Kellyville lies about a kilometre or two from the mouth of the fjord that gives Kangerlussuaq its name. The port at this fjord is operational in the summer months of April-August—this is the means by which Kangerlussuaq is resupplied. The goods sold in the supermarket all year round are imported in three large shipments during these months. When the winter rolls in, the port freezes and Kangerlussuaq is cut off until the next year.

We round the base of two low hills which help defend Kellyville from the up to 70 kmph gusts of wind that are common in winters. There is a gentle slope leading up to the research facility. The road passes utilitarian trailers that comprise the living quarters of the staff (I would be sharing one of these with Philippe) and behind a squat one-storey main building lies the centrepiece of the entire facility—a 32m radar antenna mounted on a World War II gun turret that allows it to swivel and track various parts of the sky. As we drive up and park, I can’t help but gawk. Sitting there in the middle of the rocky and scrub-covered landscape, the 100ft-tall antenna looks utterly out of place, like something built to communicate with an alien race.

Picking our way across the cables and wiring linking the building with multiple sensors on the grounds outside, we enter the main building. The large warehouse-like space houses the various components of machinery that makes the antenna come alive: generators that provide electricity, two incredibly large and powerful lasers that make up an atmospheric measurement system called Lidar (Light Detection and Ranging) and the actual guts of the radar itself, apart from labs, workshops, administrative areas and a recreation room.
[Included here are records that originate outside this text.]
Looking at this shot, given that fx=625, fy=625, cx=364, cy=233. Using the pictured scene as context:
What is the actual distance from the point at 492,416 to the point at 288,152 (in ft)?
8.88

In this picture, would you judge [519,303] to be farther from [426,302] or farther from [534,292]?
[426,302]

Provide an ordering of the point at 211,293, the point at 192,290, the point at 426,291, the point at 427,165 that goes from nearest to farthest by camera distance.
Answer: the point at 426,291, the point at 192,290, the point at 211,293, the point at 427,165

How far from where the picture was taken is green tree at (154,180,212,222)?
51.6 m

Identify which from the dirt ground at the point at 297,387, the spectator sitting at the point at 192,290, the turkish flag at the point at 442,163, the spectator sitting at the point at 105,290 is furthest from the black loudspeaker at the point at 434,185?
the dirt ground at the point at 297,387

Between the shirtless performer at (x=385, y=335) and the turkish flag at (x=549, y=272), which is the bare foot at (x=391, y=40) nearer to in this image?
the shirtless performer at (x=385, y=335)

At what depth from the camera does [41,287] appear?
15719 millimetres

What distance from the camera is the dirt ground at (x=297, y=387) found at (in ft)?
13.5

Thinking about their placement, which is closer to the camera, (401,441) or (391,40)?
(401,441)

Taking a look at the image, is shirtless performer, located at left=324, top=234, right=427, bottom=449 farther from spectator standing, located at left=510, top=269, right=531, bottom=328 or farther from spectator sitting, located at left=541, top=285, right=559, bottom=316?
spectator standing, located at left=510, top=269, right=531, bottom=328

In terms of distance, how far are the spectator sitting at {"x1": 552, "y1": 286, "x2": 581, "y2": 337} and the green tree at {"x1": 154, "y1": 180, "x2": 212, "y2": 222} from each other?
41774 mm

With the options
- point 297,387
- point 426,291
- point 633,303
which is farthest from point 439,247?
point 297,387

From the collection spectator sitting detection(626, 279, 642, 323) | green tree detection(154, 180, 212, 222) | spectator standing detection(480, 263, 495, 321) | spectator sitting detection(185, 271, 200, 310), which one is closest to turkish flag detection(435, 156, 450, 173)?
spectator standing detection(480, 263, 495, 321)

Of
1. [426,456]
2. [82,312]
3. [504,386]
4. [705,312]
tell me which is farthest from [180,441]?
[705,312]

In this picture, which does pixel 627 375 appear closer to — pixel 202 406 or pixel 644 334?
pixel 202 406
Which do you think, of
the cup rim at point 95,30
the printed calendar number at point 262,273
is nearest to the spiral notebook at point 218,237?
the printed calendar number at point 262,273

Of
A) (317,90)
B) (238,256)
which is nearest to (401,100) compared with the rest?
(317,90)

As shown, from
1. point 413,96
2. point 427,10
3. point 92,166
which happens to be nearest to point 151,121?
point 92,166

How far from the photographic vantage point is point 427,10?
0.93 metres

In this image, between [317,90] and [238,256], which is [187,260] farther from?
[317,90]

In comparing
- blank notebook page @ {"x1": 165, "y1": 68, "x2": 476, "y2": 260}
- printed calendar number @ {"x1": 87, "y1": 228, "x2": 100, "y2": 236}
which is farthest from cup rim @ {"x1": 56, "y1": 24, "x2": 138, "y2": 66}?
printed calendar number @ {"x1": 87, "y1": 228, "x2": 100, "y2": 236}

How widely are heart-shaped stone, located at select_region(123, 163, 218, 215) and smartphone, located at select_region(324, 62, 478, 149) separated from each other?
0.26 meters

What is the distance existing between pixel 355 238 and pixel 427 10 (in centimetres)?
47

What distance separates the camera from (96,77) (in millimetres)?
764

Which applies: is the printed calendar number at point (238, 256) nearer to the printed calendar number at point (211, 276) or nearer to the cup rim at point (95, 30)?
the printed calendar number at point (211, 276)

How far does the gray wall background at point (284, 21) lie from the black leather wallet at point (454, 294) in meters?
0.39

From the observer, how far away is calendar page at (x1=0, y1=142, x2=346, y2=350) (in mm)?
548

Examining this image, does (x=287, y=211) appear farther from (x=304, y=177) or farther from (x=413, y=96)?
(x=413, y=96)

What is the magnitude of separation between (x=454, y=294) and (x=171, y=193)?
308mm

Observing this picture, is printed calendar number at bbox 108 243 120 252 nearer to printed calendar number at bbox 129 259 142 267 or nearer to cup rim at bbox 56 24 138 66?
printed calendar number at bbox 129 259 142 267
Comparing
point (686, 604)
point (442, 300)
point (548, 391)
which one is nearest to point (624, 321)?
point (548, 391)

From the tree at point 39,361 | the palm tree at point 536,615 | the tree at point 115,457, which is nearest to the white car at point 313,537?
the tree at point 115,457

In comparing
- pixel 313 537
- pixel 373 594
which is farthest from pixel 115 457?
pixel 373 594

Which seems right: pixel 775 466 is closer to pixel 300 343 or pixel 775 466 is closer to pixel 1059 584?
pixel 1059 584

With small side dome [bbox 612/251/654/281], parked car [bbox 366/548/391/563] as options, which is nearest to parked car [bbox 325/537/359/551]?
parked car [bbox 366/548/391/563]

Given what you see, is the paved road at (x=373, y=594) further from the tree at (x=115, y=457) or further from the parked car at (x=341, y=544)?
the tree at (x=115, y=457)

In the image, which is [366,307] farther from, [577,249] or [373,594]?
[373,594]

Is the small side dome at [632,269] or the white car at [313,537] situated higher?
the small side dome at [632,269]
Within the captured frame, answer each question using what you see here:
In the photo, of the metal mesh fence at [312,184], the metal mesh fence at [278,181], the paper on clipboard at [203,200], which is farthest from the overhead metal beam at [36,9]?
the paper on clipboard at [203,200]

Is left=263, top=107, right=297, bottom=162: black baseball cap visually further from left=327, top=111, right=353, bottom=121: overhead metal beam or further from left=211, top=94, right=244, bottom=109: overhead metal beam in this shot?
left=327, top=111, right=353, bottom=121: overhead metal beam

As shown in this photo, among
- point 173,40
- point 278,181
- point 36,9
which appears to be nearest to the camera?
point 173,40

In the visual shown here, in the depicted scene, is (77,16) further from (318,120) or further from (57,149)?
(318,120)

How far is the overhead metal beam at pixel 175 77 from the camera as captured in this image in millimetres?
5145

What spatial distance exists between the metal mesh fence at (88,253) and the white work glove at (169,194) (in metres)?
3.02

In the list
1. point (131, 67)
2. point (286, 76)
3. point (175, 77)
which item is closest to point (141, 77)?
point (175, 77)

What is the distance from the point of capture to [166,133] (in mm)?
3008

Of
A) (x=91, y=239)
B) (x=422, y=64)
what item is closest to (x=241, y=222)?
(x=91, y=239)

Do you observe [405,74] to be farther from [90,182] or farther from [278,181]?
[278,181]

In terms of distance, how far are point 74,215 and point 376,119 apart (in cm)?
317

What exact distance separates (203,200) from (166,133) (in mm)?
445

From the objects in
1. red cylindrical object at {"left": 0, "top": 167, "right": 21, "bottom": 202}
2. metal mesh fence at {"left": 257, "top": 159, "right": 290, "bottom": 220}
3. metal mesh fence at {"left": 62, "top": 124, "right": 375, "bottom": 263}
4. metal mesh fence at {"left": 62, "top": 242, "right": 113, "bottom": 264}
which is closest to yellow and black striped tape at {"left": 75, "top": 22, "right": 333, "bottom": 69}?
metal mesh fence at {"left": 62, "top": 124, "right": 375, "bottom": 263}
In the cavernous main area, vast energies conspire to send beams of electromagnetic radiation up through the antenna outside, beaming it into the atmosphere and analysing the echoes (or returns, as they’re called in the scientific trade) to see how densely the electrons are packed in the atmosphere: Higher density values mean that more solar wind particles have been affecting the atmosphere, meaning the Northern Lights are more powerful.

That evening, as I set up my camera on Philippe’s front porch and point it at the sky, which is clear of clouds, I look up and marvel at the amount of technology that is at work that evening, telling me where to point my camera. I was using information developed by scientists and technicians over decades, for what was ultimately a hobby. Of course, this wasn’t entirely for my benefit. The data from Kellyville is distributed across the globe to many researchers who use the measurements to advance humanity’s knowledge about all kinds of subjects—the magnetosphere of Earth, the way solar wind interferes with electronics, the structure of the sun itself. My own limited use of the information is like dipping a very small spoon into an ocean of data.

Behind me, the radar swivels silently, beaming up vast amounts of data and sucking in the returns. Lidar’s narrow, brilliant light stabs upward, like an alien weapon. And, as the night wears on and the stars wheel overhead, a slow shimmer starts developing into a brilliant curtain of light. High above me, the solar wind is beginning its nightly parade across the sky, molecules of oxygen and nitrogen absorbing high energy particles and giving off free electrons and vivid, iridescent light that has fascinated man since the dawn of time. I sit there in the dark, wrapped in fleece and gloves, and let the solar system dance for me.